La pacification de la relation fiscale franco-suisse était certes importante pour Berne, après des années de tensions, de pressions et de belliqueuses gesticulations. Reformulé: mieux vaut partager 573 kilomètres de frontières avec un pays ami qu’avec un adversaire féroce. Mais la véritable bonne nouvelle va bien au-delà du contentement affiché de Michel Sapin. Parce que la France est ici bien plus que la France.

Cinquième puissance économique de la planète, l’Hexagone a une voix qui porte. Et qui sait se faire entendre – malgré une indéniable perte d’influence – dans toutes les enceintes où la Suisse joue gros. L’Union européenne, le G20, l’OCDE et son Forum mondial sur la transparence, le GAFI: Paris est l’un des interlocuteurs incontournables que Berne retrouve à tous les échelons de la nouvelle gouvernance fiscale et financière.

L’UE presse la Suisse de revoir l’imposition de ses entreprises ou redéfinit les conditions d’accès à son marché des services financiers: c’est entre autres à la France qu’il faut montrer patte blanche. Le G20 fixe d’ambitieux objectifs de transparence: la France est assise à la table des grands. L’échange automatique d’informations prend forme – à Paris – sous l’égide de l’OCDE: la France est à la manœuvre et fait partie des pionniers déclarés. Le GAFI veut faire de l’évasion fiscale un crime préalable au blanchiment d’argent: la France y est, là encore, pour quelque chose.

Les diplomates du Département fédéral des finances le savent mieux que quiconque: une France de mauvaise humeur sur le front bilatéral est un facteur de nuisance potentiel à chacun des rendez-vous du multilatéralisme.

Trop facile, objecteront les sceptiques, le monde est plus complexe que cela, l’ami d’un jour n’est pas l’ami de toujours. Ils n’auront que partiellement raison. Mercredi, 90 minutes d’harmonie au cœur de l’été bernois auront suffi à s’assurer les bonnes grâces de la France dans deux dossiers qui la dépassent: au sein de l’OCDE, la voilà désormais plus encline à convaincre ses partenaires de sortir la Suisse du purgatoire fiscal de l’examen par les pairs; face à l’Union européenne, elle est tout à coup disposée – comité bipartite d’experts à l’appui – à aider la Confédération à négocier l’accès au marché des services financiers. Les petits ruisseaux font les grandes rivières.

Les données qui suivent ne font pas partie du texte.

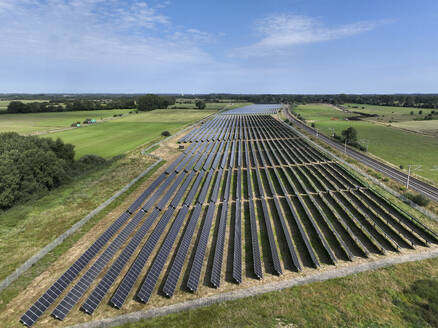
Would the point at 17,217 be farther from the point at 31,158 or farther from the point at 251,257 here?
the point at 251,257

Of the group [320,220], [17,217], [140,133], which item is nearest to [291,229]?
[320,220]

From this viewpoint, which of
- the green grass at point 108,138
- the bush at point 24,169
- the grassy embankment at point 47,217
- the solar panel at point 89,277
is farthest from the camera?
the green grass at point 108,138

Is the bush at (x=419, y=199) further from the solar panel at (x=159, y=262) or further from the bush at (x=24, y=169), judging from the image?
the bush at (x=24, y=169)

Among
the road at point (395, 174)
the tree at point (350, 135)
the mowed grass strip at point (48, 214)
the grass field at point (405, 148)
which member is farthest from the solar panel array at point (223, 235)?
the tree at point (350, 135)

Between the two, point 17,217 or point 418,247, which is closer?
point 418,247

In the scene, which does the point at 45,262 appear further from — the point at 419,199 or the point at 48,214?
the point at 419,199

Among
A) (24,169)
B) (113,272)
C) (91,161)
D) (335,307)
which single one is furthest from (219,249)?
(91,161)
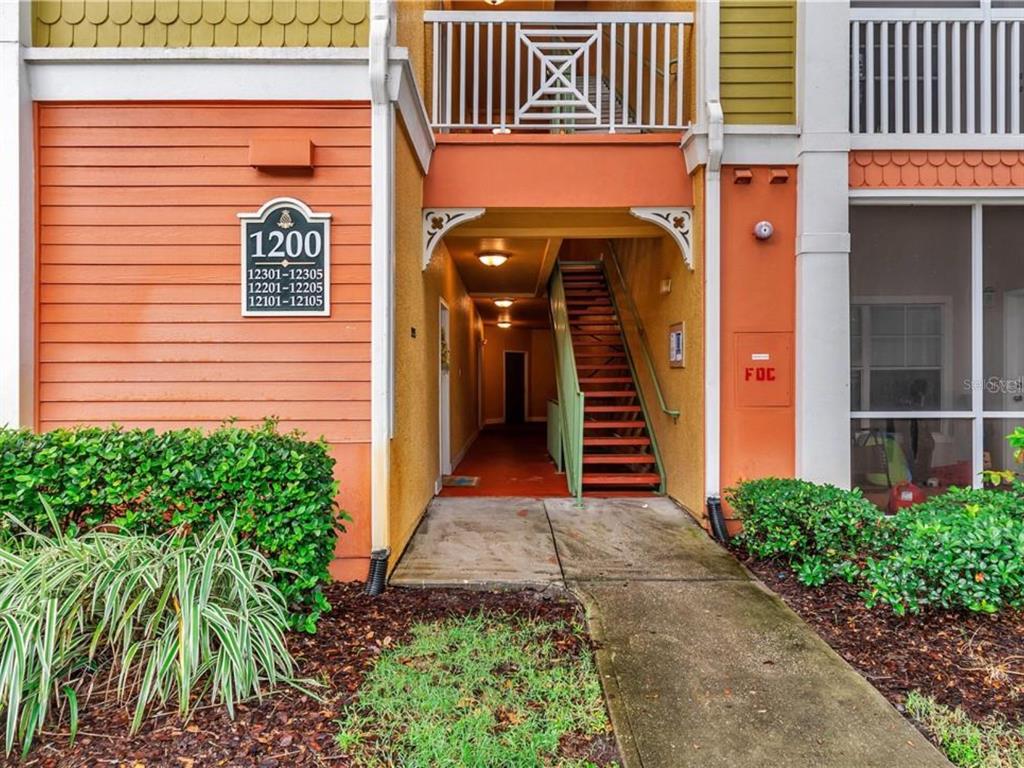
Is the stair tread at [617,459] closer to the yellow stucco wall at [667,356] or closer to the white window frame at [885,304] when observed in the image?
the yellow stucco wall at [667,356]

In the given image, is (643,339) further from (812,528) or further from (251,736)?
(251,736)

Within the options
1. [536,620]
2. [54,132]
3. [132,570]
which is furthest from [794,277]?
[54,132]

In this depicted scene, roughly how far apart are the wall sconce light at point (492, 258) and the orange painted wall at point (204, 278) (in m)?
3.38

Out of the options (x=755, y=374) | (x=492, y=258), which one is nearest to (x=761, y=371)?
(x=755, y=374)

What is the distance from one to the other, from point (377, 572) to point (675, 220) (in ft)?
11.1

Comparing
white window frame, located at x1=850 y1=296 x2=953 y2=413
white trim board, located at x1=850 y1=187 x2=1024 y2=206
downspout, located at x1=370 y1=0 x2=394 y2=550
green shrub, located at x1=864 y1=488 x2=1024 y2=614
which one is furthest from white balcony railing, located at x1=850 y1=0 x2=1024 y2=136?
downspout, located at x1=370 y1=0 x2=394 y2=550

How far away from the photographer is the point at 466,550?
364 cm

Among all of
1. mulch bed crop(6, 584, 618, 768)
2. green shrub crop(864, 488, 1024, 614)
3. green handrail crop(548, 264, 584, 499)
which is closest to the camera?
mulch bed crop(6, 584, 618, 768)

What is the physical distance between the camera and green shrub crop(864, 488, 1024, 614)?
248 cm

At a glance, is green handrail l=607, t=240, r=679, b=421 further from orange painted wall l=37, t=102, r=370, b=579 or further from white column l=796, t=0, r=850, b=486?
orange painted wall l=37, t=102, r=370, b=579

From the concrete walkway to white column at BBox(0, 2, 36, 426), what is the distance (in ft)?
8.06

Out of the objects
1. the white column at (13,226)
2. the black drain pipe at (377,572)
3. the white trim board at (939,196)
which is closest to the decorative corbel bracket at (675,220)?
the white trim board at (939,196)

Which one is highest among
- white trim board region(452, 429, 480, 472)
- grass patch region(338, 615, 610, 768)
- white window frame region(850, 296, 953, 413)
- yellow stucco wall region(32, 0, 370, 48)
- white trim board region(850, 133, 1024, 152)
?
yellow stucco wall region(32, 0, 370, 48)

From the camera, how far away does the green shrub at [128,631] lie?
1.79 meters
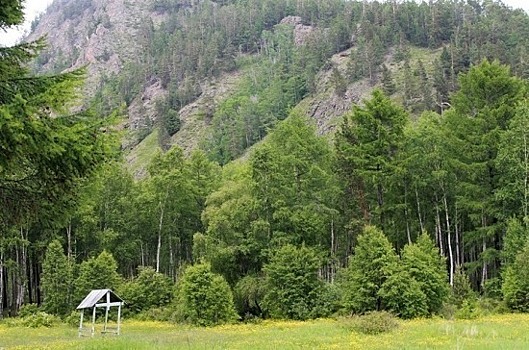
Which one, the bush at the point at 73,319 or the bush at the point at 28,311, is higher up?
the bush at the point at 28,311

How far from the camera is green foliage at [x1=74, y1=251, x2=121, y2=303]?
43750 millimetres

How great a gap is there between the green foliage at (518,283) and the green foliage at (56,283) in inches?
1293

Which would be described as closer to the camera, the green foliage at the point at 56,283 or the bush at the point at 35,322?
the bush at the point at 35,322

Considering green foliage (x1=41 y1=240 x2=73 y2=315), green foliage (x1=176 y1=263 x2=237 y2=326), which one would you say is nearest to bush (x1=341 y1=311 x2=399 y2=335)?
green foliage (x1=176 y1=263 x2=237 y2=326)

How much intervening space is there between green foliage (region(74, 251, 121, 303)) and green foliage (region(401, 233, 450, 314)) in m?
23.6

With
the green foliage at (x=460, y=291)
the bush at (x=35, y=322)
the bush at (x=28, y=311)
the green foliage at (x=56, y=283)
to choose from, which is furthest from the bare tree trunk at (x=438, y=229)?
the bush at (x=28, y=311)

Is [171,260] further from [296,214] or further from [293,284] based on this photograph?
[293,284]

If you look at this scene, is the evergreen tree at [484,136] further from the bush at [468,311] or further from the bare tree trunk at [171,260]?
the bare tree trunk at [171,260]

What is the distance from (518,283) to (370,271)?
27.6ft

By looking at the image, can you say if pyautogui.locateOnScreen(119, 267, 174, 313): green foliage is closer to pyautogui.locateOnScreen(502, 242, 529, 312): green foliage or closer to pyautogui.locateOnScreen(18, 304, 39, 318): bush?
pyautogui.locateOnScreen(18, 304, 39, 318): bush

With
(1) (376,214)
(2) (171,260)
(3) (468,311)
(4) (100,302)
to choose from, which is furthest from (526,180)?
(2) (171,260)

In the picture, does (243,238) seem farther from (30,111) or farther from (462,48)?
(462,48)

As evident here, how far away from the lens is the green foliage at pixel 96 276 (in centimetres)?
4375

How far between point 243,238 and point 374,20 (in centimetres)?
9943
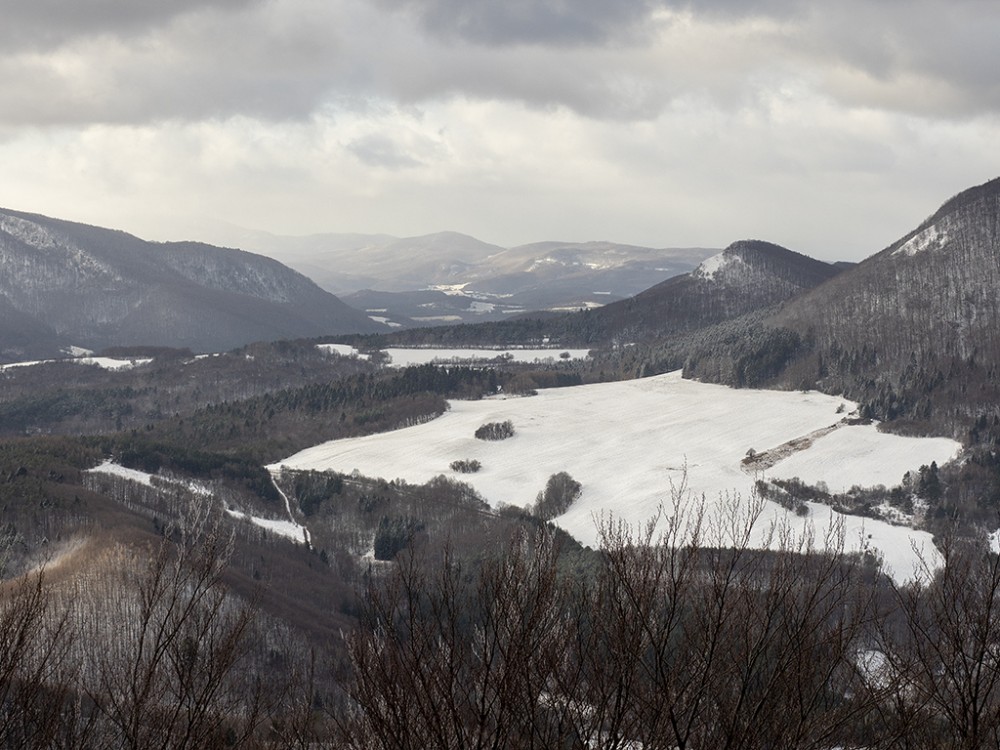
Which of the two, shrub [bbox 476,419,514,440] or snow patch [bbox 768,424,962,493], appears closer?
snow patch [bbox 768,424,962,493]

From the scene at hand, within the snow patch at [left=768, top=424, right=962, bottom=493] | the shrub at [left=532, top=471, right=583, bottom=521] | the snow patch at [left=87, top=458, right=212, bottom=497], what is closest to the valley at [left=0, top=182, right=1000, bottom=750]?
the shrub at [left=532, top=471, right=583, bottom=521]

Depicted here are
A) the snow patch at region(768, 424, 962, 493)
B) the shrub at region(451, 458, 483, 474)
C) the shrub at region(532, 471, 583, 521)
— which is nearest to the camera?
the shrub at region(532, 471, 583, 521)

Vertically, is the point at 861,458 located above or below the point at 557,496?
above

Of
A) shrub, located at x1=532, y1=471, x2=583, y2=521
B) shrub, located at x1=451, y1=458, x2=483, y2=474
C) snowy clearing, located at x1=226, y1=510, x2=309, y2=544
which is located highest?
shrub, located at x1=451, y1=458, x2=483, y2=474

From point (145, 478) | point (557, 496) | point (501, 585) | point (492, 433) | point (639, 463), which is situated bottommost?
point (557, 496)

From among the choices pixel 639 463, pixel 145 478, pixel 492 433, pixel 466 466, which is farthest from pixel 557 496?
pixel 145 478

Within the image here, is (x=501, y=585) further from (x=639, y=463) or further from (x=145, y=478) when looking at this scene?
(x=639, y=463)

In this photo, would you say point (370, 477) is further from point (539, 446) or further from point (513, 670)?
point (513, 670)

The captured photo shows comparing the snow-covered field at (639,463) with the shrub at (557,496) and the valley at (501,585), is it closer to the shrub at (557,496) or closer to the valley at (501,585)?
the valley at (501,585)

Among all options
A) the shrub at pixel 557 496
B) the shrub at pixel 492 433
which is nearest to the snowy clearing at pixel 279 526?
the shrub at pixel 557 496

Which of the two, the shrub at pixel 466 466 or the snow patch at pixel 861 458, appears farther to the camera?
the shrub at pixel 466 466

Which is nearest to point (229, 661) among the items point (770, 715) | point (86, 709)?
point (770, 715)

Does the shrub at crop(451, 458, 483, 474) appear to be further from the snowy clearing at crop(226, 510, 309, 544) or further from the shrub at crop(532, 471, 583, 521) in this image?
the snowy clearing at crop(226, 510, 309, 544)

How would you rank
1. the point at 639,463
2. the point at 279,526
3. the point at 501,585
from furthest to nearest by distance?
the point at 639,463, the point at 279,526, the point at 501,585
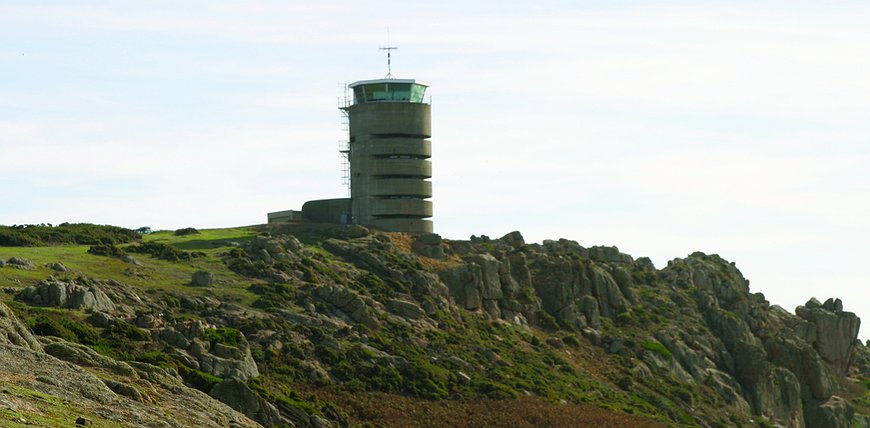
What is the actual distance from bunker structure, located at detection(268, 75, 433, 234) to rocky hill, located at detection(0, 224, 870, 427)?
3516 mm

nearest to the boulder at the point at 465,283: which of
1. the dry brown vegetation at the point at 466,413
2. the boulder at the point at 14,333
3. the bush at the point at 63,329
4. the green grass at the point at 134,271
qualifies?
the green grass at the point at 134,271

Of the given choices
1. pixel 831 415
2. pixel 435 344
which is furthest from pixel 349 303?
pixel 831 415

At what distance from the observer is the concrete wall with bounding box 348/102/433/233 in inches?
4924

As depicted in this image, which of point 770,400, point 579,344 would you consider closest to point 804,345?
point 770,400

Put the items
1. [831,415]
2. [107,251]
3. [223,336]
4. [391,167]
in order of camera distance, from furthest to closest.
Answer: [831,415] < [391,167] < [107,251] < [223,336]

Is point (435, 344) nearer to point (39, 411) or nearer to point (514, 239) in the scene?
point (514, 239)

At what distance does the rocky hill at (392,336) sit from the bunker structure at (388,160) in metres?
3.52

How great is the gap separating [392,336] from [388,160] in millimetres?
30379

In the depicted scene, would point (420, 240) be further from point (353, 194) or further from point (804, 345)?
point (804, 345)

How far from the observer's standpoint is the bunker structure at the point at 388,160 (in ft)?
411

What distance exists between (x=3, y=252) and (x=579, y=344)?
48.6m

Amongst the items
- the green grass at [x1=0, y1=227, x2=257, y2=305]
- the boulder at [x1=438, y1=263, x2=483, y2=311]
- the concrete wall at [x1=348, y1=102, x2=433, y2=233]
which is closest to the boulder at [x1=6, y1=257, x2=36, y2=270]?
the green grass at [x1=0, y1=227, x2=257, y2=305]

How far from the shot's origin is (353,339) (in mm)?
93125

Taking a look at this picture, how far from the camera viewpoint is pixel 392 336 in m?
97.9
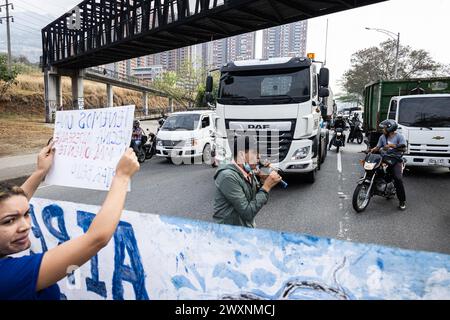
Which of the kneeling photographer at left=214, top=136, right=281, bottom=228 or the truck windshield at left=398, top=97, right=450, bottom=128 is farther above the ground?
the truck windshield at left=398, top=97, right=450, bottom=128

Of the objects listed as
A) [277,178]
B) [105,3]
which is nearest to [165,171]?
[277,178]

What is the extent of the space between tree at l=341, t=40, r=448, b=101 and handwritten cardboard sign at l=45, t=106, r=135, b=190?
38.7 metres

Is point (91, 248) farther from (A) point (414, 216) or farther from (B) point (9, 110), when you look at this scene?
(B) point (9, 110)

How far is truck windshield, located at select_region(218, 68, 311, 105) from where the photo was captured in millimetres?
6996

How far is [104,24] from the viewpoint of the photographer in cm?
2575

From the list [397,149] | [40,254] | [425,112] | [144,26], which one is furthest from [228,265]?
[144,26]

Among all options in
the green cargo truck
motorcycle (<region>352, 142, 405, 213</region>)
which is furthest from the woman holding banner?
the green cargo truck

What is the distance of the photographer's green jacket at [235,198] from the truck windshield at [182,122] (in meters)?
9.40

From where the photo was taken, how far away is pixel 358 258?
56.4 inches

Plutôt que de hurler sans relâche à l’impérialisme fiscal du grand voisin français, les esprits chagrinés par les concessions helvétiques à répétition seraient en outre bien inspirés de regarder certains dossiers d’un peu plus près. Ils y verraient un rapport de force qui pourrait les surprendre. En juillet par exemple, l’OCDE (encore elle) présentera le deuxième volet du standard mondial d’échange automatique d’informations. Cris d’orfraie en perspective: les grands Etats auront joué double jeu, ils se seront ménagé quelques exceptions maison et l’identification des bénéficiaires effectifs de comptes en banque continuera de poser quelques problèmes, notamment au Delaware (encore lui). On dénoncera les puissants du G20, mettant allégrement Américains, Français ou Anglais dans le même sac.

En oubliant un détail de taille: la Suisse n’est pas la seule à exiger la transparence des structures fiduciaires anglo-saxonnes. En l’espèce, plusieurs grands pays tirent à la même corde. L’Allemagne, par exemple, l’Italie ou encore… la France. Ce si nuisible voisin.